Il ne s’agit pas simplement d’un désaccord scientifique. La ferme représente le revenu principal des Fossen et l’œuvre de leur vie. Ils estiment la valeur de leur cheptel reproducteur à environ 400 000 $, avec des oiseaux qui prennent des années à remplacer en raison de la diversité génétique limitée dans les populations d’autruches nord-américaines.
« Nous ne nous battons pas seulement pour notre ferme, » m’a dit Karen alors que nous marchions entre les enclos où les oiseaux massifs nous observaient avec curiosité. « Cette affaire a des implications pour chaque producteur d’élevage spécialisé au Canada qui ne correspond pas au modèle industriel. »
Catsimatidis, dont les intérêts commerciaux couvrent l’énergie, l’immobilier et les épiceries, a appris l’existence de l’affaire par des contacts agricoles et a immédiatement offert son soutien. Tout en refusant de préciser le montant exact qu’il contribue à leur fonds juridique, il l’a caractérisé comme « tout ce qu’il faut pour assurer un traitement équitable. »
L’implication du milliardaire a transformé ce qui aurait pu rester un différend agricole local en une affaire de plus haut profil concernant l’excès de réglementation et les droits de propriété. Sa société médiatique, WABC radio, a présenté l’histoire de façon prominente, attirant l’attention internationale.

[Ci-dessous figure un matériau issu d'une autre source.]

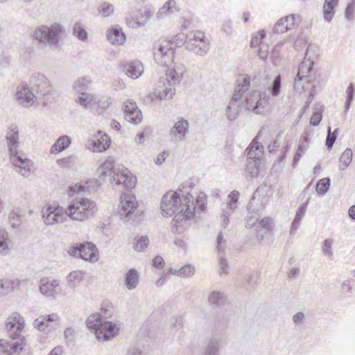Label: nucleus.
Segmentation results:
<instances>
[{
  "mask_svg": "<svg viewBox=\"0 0 355 355\" xmlns=\"http://www.w3.org/2000/svg\"><path fill=\"white\" fill-rule=\"evenodd\" d=\"M87 327L94 331L98 340H108L114 337L119 331L116 324L103 320L100 314H94L86 320Z\"/></svg>",
  "mask_w": 355,
  "mask_h": 355,
  "instance_id": "nucleus-6",
  "label": "nucleus"
},
{
  "mask_svg": "<svg viewBox=\"0 0 355 355\" xmlns=\"http://www.w3.org/2000/svg\"><path fill=\"white\" fill-rule=\"evenodd\" d=\"M6 139L7 140L10 157L12 155L17 156V154L21 153V151L17 150L19 146V130L17 126L10 128Z\"/></svg>",
  "mask_w": 355,
  "mask_h": 355,
  "instance_id": "nucleus-18",
  "label": "nucleus"
},
{
  "mask_svg": "<svg viewBox=\"0 0 355 355\" xmlns=\"http://www.w3.org/2000/svg\"><path fill=\"white\" fill-rule=\"evenodd\" d=\"M137 202H135L134 196L123 194L121 196V209L119 214L121 218H128L134 213Z\"/></svg>",
  "mask_w": 355,
  "mask_h": 355,
  "instance_id": "nucleus-13",
  "label": "nucleus"
},
{
  "mask_svg": "<svg viewBox=\"0 0 355 355\" xmlns=\"http://www.w3.org/2000/svg\"><path fill=\"white\" fill-rule=\"evenodd\" d=\"M258 90L249 91L244 92L241 97V105L246 110L252 111L257 114H261V102L258 101Z\"/></svg>",
  "mask_w": 355,
  "mask_h": 355,
  "instance_id": "nucleus-10",
  "label": "nucleus"
},
{
  "mask_svg": "<svg viewBox=\"0 0 355 355\" xmlns=\"http://www.w3.org/2000/svg\"><path fill=\"white\" fill-rule=\"evenodd\" d=\"M8 232L5 230H0V252L7 254L9 252Z\"/></svg>",
  "mask_w": 355,
  "mask_h": 355,
  "instance_id": "nucleus-36",
  "label": "nucleus"
},
{
  "mask_svg": "<svg viewBox=\"0 0 355 355\" xmlns=\"http://www.w3.org/2000/svg\"><path fill=\"white\" fill-rule=\"evenodd\" d=\"M33 326L40 331H43L49 327L43 317L35 319L33 322Z\"/></svg>",
  "mask_w": 355,
  "mask_h": 355,
  "instance_id": "nucleus-61",
  "label": "nucleus"
},
{
  "mask_svg": "<svg viewBox=\"0 0 355 355\" xmlns=\"http://www.w3.org/2000/svg\"><path fill=\"white\" fill-rule=\"evenodd\" d=\"M208 300L211 304L220 306L224 303L225 295L222 292L214 291L209 295Z\"/></svg>",
  "mask_w": 355,
  "mask_h": 355,
  "instance_id": "nucleus-33",
  "label": "nucleus"
},
{
  "mask_svg": "<svg viewBox=\"0 0 355 355\" xmlns=\"http://www.w3.org/2000/svg\"><path fill=\"white\" fill-rule=\"evenodd\" d=\"M219 273L220 275L228 273L227 261L223 257H219Z\"/></svg>",
  "mask_w": 355,
  "mask_h": 355,
  "instance_id": "nucleus-64",
  "label": "nucleus"
},
{
  "mask_svg": "<svg viewBox=\"0 0 355 355\" xmlns=\"http://www.w3.org/2000/svg\"><path fill=\"white\" fill-rule=\"evenodd\" d=\"M97 252L96 245L91 242L80 243L79 258L88 261L92 260Z\"/></svg>",
  "mask_w": 355,
  "mask_h": 355,
  "instance_id": "nucleus-21",
  "label": "nucleus"
},
{
  "mask_svg": "<svg viewBox=\"0 0 355 355\" xmlns=\"http://www.w3.org/2000/svg\"><path fill=\"white\" fill-rule=\"evenodd\" d=\"M187 39L188 35H185L184 33H178L175 36L172 44H174L175 48L180 47L184 44L187 46Z\"/></svg>",
  "mask_w": 355,
  "mask_h": 355,
  "instance_id": "nucleus-50",
  "label": "nucleus"
},
{
  "mask_svg": "<svg viewBox=\"0 0 355 355\" xmlns=\"http://www.w3.org/2000/svg\"><path fill=\"white\" fill-rule=\"evenodd\" d=\"M179 276L181 277H188L195 273V267L191 264H186L178 270Z\"/></svg>",
  "mask_w": 355,
  "mask_h": 355,
  "instance_id": "nucleus-46",
  "label": "nucleus"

Les experts juridiques que j’ai consultés suggèrent que l’affaire pourrait établir un précédent important concernant l’application des ordonnances agricoles d’urgence aux exploitations d’élevage non conventionnelles. La professeure Patricia MacDonald, spécialiste du droit agricole à l’Université de la Colombie-Britannique, m’a dit que la décision du tribunal pourrait influencer les approches réglementaires dans plusieurs juridictions.
« La question centrale est de savoir si les cadres réglementaires uniformisés restent appropriés pour notre secteur agricole de plus en plus diversifié, » a déclaré MacDonald. « Les tribunaux doivent équilibrer les impératifs légitimes de contrôle des maladies avec une évaluation des risques fondée sur des preuves et une réponse proportionnelle. »
Entre-temps, les Fossen poursuivent leurs activités quotidiennes sous l’ombre de l’incertitude, prenant soin d’oiseaux qui n’ont montré aucun signe de maladie mais restent menacés de destruction ordonnée par le gouvernement.
À l’approche de l’audience du 6 novembre, l’affaire représente plus que le sort d’une ferme. Elle met en évidence les tensions entre les cadres réglementaires standardisés et la réalité diverse de l’agriculture moderne—une tension qui se joue dans les salles d’audience, les champs agricoles et maintenant, à l’intersection improbable de la Colombie-Britannique rurale et de la haute finance new-yorkaise.